Kenneth Hoste ha scritto:
Hello,

I'm having a go at the Netflix Prize using Haskell. Yes, I'm brave.

I kind of have an algorithm in mind that I want to implement using Haskell,
but up until now, the main issue has been to find a way to efficiently represent
the data...

For people who are not familiar with the Netflix data, in short, it consist of roughly 100M (1e8) user ratings (1-5, integer) for 17,770 different movies, coming from
480,109 different users.


Hi Kenneth.

I have written a simple program that parses the Netflix training data set, using this data structure:

type MovieRatings = IntMap (UArr Word32, UArr Word8)

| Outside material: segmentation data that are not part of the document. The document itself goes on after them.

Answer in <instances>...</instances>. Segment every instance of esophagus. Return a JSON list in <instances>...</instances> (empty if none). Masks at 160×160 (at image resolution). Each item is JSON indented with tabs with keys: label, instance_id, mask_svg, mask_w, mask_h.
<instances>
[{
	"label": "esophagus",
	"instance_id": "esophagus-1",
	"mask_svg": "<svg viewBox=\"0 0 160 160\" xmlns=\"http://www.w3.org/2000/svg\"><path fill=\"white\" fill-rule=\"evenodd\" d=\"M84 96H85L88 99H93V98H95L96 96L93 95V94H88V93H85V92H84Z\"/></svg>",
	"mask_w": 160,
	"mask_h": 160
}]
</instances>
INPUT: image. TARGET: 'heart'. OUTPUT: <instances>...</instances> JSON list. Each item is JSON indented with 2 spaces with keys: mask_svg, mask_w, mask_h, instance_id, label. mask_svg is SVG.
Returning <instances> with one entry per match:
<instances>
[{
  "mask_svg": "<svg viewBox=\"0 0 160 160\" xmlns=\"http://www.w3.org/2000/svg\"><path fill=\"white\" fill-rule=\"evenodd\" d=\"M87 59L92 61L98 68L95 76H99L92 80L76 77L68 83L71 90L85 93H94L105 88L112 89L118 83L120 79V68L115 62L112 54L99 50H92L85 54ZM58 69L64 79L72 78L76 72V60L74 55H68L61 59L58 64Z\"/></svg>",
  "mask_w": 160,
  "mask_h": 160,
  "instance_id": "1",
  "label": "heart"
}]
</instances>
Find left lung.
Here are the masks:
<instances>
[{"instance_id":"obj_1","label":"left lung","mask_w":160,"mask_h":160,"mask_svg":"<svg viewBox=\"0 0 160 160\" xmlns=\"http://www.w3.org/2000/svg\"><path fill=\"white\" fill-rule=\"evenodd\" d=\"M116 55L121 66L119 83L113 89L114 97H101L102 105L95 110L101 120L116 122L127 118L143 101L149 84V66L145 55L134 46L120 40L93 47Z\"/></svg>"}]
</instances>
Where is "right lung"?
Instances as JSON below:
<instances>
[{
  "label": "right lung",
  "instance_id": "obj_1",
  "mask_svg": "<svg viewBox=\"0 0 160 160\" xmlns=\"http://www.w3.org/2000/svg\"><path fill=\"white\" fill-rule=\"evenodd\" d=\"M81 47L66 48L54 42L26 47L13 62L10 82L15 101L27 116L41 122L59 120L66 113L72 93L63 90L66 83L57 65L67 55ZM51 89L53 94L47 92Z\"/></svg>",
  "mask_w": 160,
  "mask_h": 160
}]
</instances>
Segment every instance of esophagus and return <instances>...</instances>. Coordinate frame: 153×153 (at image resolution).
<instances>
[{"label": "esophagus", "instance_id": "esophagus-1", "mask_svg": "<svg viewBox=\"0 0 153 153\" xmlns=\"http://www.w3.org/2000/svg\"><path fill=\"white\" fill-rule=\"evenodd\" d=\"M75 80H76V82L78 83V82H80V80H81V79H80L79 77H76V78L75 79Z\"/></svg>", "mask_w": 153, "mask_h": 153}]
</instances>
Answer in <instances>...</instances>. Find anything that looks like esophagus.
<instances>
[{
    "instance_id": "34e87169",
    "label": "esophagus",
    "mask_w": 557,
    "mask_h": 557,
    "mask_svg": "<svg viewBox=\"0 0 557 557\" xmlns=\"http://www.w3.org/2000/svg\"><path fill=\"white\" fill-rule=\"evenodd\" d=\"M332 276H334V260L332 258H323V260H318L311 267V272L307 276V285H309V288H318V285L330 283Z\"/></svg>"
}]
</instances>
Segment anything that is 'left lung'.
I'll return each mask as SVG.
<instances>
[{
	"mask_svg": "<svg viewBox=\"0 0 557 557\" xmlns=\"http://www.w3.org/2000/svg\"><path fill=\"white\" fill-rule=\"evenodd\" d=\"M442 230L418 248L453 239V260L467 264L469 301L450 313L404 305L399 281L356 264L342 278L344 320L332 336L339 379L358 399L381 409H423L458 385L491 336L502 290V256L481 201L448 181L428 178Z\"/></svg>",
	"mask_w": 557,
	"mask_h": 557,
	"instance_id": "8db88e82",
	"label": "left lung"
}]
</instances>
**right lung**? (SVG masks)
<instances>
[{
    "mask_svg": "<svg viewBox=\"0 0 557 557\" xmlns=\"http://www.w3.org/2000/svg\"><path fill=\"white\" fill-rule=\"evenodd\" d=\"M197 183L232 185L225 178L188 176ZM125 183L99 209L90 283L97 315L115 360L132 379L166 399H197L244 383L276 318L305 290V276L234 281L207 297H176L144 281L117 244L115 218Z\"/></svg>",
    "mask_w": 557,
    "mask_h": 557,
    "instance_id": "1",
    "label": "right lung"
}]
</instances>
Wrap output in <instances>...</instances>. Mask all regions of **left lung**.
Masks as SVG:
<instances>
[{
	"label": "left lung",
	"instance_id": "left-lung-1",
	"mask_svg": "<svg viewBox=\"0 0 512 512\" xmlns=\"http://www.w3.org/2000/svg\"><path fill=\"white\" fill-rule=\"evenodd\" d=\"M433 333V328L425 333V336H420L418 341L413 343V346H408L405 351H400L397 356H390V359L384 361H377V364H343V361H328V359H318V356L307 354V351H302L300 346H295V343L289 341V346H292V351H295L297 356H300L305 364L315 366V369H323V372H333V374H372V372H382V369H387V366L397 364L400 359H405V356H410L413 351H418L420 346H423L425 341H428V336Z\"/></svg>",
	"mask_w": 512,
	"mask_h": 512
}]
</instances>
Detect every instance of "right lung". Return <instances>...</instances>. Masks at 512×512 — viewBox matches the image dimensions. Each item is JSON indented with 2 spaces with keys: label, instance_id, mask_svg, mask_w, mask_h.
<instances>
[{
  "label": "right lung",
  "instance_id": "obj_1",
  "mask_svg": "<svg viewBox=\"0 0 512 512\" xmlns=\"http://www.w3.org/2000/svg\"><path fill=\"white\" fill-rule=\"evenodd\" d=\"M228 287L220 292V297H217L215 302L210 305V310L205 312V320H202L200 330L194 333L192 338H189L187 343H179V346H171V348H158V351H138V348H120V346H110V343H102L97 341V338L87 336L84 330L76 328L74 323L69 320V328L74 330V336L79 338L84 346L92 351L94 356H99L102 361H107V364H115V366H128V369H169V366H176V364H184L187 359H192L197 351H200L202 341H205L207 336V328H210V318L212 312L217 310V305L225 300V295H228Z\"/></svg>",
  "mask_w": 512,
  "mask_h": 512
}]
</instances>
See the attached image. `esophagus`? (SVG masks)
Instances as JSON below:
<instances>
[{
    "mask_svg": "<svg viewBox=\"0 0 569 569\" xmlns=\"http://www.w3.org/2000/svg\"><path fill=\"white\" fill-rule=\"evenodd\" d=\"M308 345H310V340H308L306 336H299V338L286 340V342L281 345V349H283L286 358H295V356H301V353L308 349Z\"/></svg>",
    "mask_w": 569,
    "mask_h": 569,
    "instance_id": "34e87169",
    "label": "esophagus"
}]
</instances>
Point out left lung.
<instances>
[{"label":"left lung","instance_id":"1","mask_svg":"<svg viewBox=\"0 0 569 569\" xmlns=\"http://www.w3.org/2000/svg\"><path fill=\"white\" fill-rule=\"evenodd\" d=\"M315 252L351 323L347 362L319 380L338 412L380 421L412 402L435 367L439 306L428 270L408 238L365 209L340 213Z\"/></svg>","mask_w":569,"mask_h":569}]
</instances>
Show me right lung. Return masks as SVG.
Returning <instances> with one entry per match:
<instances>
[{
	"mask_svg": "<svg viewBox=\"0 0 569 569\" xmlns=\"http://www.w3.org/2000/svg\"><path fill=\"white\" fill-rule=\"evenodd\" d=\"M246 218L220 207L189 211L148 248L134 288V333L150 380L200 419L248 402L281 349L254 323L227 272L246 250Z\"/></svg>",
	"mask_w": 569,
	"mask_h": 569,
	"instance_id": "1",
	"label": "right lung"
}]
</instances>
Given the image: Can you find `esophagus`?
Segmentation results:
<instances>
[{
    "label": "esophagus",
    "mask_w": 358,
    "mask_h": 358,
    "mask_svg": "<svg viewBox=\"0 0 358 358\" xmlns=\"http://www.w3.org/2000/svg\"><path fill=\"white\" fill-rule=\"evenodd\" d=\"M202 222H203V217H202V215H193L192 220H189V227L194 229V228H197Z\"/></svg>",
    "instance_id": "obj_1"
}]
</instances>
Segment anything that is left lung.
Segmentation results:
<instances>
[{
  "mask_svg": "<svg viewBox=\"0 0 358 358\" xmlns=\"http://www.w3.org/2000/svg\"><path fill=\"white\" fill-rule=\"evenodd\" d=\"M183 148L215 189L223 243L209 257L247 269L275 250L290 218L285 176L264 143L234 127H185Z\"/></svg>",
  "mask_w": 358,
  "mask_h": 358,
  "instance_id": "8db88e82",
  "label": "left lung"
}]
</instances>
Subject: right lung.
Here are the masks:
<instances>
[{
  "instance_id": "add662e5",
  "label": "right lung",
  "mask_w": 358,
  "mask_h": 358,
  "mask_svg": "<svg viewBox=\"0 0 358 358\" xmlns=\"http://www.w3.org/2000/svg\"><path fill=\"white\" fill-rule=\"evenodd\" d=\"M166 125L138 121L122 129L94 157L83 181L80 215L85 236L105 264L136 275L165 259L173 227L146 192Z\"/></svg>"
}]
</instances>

The ratings are grouped by movies.

The parsing is done in:
real    8m32.476s
user    3m5.276s
sys     0m8.681s

On a DELL Inspiron 6400 notebook,
Intel Core2 T7200 @ 2.00GHz, and 2 GB memory.


However the memory used is about 1.4 GB.
How did you manage to get 700 MB memory usage?


Note that the minimum space required is about 480 MB (assuming 4 byte integer for the ID, and 1 byte integer for rating). Using a 4 byte integer for both ID and rating, the space required is about 765 MB.

1.5 GB is the space required if one uses a total of 16 bytes to store both the ID and the rating.



Maybe it is the garbage collector that does not release memory to the operating system?